Start of PASSAGE

Moreover, I’m gonna give you also a bonus track on how to run Universal in a serverless environment like Firebase Cloud Functions.

Angular 5 Universal guide, step by step

If you haven’t heard about Angular Universal, it is a Server Side Rendering (SSR) tool that allows you to render your Angular app from a server.
Main benefits of SSR are SEO results and reducing initial page load time.

In the past, it was quite complex, but now, Angular CLI v1.6 makes adding Universal to your project easier than ever.

This is gonna be a step-by-step guide, so… let’s start!

1 — Angular CLI 1.6+

First, you’ll need a recent version of Angular CLI (CLI 1.6 or higher).
To install/update your CLI, run from terminal:

npm install -g @angular/cli

2 — Angular project

If you don’t already have a project, create one using the recently installed CLI. Run from terminal:

ng new my-project

Done? Then go to next step.

Otherwise, if you have a project with an older version of CLI, you can update it like this:
2.1 — Open package.json file
2.2 — Modify the version of the “@angular/cli” devDependency to match the most recent one (this one).

End of PASSAGE
Start of EXTRACTED ENTRIES

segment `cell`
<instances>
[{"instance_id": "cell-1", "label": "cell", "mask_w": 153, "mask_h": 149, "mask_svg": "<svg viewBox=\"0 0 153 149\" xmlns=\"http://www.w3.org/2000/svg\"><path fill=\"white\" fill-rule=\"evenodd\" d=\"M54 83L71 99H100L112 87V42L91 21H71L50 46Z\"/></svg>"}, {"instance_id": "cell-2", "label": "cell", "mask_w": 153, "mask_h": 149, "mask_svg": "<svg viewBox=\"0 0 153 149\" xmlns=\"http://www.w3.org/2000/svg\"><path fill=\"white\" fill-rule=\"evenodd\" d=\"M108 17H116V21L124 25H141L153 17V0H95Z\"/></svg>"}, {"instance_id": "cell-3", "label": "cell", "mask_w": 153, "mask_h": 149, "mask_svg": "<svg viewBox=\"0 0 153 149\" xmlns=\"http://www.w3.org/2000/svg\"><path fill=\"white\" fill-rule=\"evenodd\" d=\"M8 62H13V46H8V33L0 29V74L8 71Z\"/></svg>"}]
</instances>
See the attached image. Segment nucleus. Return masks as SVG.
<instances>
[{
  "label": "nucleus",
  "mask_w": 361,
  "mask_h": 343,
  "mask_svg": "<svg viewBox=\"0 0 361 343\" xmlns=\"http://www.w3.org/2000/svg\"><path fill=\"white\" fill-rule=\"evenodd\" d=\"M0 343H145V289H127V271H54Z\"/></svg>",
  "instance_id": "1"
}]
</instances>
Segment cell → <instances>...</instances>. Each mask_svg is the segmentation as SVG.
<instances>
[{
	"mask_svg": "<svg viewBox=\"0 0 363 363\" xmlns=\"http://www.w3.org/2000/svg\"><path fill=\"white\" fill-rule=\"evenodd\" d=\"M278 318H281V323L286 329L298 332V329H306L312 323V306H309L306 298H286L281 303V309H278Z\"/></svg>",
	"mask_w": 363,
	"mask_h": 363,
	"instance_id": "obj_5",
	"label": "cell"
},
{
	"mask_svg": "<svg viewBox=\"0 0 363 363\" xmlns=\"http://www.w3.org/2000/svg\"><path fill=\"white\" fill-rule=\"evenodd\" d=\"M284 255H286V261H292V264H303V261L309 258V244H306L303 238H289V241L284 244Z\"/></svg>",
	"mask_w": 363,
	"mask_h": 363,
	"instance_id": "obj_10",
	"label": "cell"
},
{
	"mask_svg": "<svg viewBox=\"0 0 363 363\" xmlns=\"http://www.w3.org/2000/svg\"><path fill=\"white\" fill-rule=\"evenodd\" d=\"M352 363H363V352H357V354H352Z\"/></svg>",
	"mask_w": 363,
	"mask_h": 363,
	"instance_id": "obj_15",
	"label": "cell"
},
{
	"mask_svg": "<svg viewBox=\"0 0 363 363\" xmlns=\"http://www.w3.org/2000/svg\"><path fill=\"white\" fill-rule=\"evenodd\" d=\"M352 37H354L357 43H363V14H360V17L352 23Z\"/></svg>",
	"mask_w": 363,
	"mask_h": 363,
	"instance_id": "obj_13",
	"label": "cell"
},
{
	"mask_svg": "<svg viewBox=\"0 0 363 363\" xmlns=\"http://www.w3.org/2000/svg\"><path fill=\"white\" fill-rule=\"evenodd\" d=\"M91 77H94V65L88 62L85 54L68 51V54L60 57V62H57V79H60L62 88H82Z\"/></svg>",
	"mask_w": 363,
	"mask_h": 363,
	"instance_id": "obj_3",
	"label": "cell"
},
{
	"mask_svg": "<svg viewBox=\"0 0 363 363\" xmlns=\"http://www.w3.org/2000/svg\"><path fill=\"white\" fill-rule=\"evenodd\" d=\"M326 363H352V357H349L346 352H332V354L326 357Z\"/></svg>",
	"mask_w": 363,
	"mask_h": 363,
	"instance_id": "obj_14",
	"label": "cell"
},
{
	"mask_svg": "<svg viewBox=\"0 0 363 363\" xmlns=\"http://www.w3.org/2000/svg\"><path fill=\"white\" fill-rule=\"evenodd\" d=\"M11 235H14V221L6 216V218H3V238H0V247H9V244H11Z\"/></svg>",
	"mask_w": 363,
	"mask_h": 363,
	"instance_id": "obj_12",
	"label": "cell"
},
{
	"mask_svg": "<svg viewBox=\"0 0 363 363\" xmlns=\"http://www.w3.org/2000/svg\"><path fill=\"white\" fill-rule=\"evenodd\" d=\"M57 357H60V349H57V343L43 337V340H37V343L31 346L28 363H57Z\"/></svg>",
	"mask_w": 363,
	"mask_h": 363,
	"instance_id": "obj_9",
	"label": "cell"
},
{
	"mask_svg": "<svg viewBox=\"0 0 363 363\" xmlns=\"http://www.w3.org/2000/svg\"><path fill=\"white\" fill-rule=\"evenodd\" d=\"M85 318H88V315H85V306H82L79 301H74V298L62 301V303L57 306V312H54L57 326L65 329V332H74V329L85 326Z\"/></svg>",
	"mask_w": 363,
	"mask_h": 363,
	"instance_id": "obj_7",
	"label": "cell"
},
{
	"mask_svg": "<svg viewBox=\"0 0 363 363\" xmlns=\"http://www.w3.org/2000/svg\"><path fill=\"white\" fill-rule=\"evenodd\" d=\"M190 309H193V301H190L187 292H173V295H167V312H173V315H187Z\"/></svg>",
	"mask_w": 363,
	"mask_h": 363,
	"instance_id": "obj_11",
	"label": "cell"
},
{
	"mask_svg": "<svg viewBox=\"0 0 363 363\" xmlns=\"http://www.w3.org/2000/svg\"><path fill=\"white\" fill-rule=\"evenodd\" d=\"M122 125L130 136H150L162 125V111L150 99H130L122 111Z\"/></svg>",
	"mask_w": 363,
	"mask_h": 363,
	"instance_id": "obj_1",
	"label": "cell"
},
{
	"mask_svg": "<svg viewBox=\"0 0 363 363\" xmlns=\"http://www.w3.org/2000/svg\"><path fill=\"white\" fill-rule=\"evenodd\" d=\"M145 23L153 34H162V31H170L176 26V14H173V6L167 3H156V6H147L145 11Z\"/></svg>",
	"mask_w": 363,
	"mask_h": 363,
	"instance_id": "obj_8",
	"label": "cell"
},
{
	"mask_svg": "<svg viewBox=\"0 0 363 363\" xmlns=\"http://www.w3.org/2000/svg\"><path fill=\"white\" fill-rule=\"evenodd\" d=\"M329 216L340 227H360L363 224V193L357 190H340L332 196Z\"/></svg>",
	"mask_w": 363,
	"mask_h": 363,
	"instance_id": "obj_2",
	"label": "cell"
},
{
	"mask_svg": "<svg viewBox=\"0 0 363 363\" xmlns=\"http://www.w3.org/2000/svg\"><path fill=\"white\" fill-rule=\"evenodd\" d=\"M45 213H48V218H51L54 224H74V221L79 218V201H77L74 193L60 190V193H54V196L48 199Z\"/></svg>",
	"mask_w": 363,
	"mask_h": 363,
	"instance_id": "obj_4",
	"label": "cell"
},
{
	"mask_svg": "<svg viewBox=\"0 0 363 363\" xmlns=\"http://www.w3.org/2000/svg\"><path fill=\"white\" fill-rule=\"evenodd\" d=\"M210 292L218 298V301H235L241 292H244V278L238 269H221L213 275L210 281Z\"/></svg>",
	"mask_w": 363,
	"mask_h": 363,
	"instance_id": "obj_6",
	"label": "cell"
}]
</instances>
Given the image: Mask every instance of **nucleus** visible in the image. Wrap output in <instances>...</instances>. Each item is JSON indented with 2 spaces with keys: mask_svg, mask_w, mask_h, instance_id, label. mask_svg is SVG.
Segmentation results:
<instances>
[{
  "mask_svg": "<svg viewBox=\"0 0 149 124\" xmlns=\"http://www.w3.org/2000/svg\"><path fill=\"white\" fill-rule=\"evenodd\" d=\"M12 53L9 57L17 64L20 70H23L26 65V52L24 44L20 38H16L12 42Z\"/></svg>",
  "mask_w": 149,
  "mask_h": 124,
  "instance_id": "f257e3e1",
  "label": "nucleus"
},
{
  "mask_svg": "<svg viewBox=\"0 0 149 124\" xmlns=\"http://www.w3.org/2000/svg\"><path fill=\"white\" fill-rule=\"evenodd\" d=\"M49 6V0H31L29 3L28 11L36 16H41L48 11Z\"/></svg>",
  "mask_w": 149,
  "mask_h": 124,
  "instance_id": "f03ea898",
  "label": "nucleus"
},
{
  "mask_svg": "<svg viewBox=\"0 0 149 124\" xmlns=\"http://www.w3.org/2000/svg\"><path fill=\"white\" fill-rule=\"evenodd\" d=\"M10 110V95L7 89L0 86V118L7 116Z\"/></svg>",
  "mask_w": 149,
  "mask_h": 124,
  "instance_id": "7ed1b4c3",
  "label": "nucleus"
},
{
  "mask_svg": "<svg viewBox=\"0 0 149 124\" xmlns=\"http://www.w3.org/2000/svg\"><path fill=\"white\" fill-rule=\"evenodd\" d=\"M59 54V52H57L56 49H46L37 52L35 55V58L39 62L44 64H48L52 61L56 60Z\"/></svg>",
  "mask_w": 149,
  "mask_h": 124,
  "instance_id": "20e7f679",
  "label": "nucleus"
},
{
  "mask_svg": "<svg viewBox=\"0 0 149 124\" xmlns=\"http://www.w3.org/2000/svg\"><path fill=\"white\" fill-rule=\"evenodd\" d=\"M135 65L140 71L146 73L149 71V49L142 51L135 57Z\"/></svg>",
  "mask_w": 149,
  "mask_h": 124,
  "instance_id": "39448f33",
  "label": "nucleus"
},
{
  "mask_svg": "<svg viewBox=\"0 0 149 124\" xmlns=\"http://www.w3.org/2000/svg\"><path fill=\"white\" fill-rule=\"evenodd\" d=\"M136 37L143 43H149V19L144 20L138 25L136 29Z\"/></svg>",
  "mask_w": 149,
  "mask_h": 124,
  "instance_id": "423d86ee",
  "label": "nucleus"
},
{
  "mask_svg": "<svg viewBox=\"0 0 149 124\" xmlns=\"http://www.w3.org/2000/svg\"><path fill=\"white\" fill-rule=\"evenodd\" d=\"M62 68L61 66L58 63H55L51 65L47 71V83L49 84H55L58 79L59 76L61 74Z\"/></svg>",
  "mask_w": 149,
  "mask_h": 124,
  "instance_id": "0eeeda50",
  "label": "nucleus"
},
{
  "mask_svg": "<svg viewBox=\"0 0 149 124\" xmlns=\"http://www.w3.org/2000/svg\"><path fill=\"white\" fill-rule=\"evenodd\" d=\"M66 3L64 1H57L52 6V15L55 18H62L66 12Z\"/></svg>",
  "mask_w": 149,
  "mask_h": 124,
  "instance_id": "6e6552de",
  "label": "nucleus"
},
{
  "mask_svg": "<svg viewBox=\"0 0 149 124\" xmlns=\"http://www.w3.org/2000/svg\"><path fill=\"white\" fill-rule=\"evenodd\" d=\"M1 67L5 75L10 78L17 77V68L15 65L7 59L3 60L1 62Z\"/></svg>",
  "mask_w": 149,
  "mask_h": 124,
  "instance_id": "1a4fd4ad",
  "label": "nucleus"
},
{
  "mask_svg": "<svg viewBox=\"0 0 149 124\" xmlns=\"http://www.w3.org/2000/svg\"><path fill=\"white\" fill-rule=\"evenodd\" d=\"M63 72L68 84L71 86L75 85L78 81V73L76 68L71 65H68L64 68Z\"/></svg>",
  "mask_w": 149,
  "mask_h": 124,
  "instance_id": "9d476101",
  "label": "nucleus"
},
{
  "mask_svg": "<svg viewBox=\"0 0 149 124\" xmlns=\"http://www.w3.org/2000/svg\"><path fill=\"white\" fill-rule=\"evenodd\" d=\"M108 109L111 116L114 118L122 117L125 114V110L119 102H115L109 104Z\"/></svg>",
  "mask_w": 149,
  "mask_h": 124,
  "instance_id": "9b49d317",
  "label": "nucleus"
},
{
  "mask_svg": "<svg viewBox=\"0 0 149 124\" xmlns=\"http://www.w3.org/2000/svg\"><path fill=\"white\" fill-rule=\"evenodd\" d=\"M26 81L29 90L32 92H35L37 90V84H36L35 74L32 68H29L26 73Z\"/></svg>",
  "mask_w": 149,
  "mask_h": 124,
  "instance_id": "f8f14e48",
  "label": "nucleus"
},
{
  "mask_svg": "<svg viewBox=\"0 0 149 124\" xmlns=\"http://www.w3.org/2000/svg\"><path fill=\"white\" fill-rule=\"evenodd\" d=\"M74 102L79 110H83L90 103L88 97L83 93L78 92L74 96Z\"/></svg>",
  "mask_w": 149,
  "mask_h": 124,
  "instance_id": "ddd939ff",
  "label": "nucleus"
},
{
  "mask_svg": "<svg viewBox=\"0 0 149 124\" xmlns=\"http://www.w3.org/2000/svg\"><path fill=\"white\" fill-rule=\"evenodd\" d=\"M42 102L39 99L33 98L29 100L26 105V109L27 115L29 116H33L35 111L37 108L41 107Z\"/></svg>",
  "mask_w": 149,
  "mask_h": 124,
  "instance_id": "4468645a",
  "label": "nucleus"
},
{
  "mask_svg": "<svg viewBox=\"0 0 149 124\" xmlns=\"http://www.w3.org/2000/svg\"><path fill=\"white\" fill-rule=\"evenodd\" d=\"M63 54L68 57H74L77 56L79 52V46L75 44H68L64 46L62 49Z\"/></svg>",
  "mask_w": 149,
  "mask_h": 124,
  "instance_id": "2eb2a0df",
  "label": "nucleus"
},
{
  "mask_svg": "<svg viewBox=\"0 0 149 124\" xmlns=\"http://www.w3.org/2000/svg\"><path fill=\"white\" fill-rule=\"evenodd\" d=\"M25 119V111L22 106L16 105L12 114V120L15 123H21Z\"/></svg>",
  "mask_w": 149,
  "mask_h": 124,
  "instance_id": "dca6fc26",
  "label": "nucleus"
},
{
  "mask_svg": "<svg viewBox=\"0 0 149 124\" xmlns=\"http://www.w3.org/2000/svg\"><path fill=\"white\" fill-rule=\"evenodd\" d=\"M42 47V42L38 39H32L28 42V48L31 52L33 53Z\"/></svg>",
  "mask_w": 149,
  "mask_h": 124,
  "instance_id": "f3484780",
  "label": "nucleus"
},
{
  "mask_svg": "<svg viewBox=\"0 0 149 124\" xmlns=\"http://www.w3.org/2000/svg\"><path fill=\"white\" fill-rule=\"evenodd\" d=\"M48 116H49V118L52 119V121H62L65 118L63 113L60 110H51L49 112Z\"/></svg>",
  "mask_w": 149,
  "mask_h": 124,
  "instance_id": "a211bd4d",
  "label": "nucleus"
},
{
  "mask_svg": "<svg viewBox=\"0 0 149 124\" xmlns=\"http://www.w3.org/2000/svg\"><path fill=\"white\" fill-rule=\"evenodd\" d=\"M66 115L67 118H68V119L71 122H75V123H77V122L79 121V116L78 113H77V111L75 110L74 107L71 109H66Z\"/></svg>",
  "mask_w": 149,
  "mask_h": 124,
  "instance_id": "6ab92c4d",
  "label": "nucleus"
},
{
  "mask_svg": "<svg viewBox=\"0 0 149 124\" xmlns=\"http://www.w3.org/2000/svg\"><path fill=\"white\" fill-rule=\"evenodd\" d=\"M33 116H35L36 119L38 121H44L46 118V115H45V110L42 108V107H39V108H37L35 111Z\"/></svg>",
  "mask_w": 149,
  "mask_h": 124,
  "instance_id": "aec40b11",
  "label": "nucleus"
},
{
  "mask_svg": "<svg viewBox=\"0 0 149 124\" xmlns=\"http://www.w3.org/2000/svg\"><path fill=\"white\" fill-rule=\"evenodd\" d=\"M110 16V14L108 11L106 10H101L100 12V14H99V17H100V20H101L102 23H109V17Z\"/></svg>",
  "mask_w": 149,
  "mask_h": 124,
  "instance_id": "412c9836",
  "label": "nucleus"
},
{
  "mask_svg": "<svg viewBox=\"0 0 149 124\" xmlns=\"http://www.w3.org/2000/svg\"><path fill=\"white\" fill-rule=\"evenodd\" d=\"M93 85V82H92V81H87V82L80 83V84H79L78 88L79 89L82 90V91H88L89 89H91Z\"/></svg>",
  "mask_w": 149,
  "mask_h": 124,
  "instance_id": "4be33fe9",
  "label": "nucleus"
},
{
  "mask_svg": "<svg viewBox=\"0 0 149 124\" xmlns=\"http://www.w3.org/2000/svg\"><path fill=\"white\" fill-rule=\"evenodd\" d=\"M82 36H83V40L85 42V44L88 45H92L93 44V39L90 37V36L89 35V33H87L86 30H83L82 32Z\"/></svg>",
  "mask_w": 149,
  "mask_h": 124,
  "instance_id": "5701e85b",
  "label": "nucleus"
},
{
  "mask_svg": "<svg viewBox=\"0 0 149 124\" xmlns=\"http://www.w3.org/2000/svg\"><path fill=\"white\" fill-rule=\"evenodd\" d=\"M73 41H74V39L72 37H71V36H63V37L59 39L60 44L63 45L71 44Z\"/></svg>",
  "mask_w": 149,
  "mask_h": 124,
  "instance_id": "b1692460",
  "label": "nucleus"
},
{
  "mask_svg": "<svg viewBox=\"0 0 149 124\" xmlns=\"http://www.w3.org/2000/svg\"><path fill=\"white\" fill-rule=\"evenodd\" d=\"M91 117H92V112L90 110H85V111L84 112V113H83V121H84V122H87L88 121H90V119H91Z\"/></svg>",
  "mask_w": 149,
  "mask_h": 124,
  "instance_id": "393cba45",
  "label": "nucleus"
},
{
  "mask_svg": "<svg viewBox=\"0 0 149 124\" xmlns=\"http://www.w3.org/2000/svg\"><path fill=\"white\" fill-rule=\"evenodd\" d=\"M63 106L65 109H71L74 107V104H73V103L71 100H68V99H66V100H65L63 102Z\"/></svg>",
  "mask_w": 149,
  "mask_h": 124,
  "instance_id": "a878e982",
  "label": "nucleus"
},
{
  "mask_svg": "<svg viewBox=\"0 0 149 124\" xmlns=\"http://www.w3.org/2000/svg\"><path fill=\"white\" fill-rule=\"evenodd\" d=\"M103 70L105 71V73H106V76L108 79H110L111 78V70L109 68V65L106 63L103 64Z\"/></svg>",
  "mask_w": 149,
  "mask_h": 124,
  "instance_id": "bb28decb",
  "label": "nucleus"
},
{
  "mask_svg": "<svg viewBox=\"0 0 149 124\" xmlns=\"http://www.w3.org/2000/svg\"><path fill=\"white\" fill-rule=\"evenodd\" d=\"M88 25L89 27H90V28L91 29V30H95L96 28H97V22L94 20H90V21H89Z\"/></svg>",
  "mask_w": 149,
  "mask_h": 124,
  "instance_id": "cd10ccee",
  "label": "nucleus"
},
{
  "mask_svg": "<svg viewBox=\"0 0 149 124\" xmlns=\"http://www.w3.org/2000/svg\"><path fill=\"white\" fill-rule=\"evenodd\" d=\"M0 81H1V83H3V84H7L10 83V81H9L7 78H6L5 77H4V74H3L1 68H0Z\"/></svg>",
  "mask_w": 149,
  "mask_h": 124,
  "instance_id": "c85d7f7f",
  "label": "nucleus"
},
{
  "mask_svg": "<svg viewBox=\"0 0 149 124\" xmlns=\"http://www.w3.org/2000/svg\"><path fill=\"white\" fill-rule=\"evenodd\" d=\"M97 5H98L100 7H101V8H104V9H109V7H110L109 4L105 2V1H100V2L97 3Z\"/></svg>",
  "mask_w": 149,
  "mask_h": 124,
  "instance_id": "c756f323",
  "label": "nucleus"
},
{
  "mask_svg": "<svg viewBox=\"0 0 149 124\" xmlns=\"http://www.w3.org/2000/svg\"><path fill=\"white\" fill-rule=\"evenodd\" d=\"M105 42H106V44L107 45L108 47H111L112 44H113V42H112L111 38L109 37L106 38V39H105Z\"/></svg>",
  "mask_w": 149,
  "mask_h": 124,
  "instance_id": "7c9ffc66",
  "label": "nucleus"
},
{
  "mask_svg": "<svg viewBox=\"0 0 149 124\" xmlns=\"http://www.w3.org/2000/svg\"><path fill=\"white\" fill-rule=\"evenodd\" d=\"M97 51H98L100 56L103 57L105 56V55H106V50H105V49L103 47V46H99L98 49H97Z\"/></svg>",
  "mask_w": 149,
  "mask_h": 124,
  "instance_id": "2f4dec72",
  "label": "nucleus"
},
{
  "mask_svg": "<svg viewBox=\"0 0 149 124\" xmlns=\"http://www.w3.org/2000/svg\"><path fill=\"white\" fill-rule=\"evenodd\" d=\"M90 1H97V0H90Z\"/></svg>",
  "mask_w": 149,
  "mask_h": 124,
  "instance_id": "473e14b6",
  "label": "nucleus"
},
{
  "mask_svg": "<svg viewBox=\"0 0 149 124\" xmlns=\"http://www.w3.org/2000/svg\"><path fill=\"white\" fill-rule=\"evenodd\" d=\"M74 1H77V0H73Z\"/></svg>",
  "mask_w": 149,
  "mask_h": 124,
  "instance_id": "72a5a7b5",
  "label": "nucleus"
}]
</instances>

End of EXTRACTED ENTRIES

PROBLEMS AND TASKS:
1. List every numbered step in the Angular Universal guide, each with its number and wording.
2. Translate this sentence from the Angular Universal guide into Spanish: "Main benefits of SSR are SEO results and reducing initial page load time."

ANSWERS TO EACH TASK:
1.
1 — Angular CLI 1.6+
2 — Angular project
2.1 — Open package.json file
2.2 — Modify the version of the “@angular/cli” devDependency to match the most recent one (this one).

2. Los principales beneficios de SSR son los resultados de SEO y la reducción del tiempo de carga inicial de la página.